Yesterday, the secretary general practically gave us his speech of farewell. And he recognized that over the last 10 years, things have just gotten more complicated; hunger, poverty, violence, human rights violations have just worsened.

Lou, are these the words of an idiot, of a jerk? Frankly, I can easily imagine these pleas superimposed among similar words of our own forefathers during the Second Continental Congress' debate over independence.

Wasn't it Benjamin Franklin who said something about: 'A Rebel,' when referred to in the third person is a traitor, yet in the first person is a Patriot?

Chavez's ego notwithstanding, he is right about one thing. The U.S. is becoming increasingly unpopular around the world, primarily for one reason: George W. Bush. His policies and rhetoric taste of tyranny at home and abroad.

Finally, like you, there is a lot to like about Charlie Rangel. When Cong. Rangel Condemns Chavez's Attack On Bush, he is not without support.

George Bush is the President of the United States and represents the entire country. Any demeaning public attack against him is viewed by Republicans and Democrats, and all Americans, as an attack on all of us.

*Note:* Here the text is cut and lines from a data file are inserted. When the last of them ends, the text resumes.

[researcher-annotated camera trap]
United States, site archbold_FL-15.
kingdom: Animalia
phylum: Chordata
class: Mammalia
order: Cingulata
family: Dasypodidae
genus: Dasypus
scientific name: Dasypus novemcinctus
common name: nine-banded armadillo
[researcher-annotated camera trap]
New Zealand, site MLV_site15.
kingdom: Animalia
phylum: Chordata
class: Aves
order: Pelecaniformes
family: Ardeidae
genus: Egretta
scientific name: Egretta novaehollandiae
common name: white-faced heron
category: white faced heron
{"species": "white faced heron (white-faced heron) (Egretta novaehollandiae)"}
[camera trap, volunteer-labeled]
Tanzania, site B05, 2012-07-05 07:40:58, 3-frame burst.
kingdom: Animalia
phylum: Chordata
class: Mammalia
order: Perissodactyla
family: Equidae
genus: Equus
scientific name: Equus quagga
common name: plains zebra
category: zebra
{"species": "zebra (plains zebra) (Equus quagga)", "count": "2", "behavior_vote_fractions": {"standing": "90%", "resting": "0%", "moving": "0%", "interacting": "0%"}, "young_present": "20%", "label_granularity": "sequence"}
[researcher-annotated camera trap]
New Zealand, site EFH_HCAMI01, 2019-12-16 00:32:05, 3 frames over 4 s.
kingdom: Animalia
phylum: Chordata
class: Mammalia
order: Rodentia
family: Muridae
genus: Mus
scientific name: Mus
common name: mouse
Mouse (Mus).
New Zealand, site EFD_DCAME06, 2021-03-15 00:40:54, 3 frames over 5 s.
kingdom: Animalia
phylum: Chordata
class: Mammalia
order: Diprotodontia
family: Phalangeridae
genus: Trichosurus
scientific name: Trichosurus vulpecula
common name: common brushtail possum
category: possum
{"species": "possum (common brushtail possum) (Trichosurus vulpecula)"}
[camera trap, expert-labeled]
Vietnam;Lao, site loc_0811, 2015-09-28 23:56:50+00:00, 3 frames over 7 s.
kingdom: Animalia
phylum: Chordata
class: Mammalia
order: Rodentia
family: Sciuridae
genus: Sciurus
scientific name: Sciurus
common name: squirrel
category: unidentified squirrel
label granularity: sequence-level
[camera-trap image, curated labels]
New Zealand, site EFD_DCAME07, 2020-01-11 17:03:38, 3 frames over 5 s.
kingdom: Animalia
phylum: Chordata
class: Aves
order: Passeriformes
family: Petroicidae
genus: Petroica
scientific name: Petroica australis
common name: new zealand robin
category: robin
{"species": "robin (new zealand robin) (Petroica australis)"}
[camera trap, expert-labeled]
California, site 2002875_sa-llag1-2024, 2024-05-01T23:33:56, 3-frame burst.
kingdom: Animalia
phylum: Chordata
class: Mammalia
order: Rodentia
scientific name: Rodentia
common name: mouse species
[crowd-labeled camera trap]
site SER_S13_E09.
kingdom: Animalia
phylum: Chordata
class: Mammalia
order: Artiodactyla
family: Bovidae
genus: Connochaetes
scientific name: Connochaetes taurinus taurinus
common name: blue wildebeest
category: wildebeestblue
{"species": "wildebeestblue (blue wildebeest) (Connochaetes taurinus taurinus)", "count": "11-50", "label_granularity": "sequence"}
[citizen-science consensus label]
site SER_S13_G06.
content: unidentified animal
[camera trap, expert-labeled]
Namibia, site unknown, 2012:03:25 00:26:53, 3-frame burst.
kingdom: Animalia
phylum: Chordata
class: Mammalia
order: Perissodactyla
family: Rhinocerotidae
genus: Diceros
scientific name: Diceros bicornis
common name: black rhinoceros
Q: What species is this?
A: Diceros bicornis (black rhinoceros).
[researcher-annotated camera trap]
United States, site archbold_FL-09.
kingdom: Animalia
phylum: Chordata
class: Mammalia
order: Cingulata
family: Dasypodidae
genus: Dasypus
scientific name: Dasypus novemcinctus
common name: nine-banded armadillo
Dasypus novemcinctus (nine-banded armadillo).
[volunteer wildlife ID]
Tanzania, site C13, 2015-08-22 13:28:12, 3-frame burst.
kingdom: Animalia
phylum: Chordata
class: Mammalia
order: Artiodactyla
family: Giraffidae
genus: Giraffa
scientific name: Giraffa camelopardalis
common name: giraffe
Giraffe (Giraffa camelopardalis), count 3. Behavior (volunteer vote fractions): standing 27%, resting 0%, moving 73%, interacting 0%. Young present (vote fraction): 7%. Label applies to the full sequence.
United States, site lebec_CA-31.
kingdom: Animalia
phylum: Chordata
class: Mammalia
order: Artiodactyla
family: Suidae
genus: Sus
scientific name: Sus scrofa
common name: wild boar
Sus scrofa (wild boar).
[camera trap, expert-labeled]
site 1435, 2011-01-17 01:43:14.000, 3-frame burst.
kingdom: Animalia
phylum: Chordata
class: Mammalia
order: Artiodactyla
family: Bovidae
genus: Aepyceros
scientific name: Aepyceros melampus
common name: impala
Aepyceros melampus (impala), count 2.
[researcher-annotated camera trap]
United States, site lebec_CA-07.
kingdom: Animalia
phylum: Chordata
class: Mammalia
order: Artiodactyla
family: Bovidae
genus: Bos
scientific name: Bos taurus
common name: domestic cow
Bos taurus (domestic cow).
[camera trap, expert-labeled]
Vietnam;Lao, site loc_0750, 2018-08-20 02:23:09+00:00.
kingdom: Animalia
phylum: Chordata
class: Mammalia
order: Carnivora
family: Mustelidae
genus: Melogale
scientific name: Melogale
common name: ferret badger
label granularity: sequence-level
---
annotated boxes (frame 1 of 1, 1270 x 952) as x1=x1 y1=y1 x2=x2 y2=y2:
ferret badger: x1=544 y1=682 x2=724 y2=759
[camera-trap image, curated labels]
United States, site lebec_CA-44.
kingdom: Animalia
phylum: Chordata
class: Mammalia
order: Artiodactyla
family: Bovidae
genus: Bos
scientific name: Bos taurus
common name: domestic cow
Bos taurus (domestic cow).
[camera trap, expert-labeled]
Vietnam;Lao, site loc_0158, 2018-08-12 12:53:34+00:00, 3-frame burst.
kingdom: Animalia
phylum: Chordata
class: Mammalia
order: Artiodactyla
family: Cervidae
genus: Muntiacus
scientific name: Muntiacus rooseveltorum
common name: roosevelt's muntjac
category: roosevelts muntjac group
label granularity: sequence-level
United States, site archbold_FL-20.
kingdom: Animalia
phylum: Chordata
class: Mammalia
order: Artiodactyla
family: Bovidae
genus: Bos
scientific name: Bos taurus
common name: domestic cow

But as one of all Americans, I do not feel attacked or threatened; moreover ashamed of what this President and his administration have done to foster such hostility from the rest of the world towards all of us as a free nation and as democratic people.

You should too, Lou.

Sincerely,
JR Ford
UP (Unsubstantiated Press)
St. Petersburg, Fl.
sixtimeseven@aol.com

"There is no such ideal as the moral philosophy as Neo-Conservatism. It is but a perverse euphemism for the immoral discipline of Neo-Fascism." -- JR Ford, Jul 2006.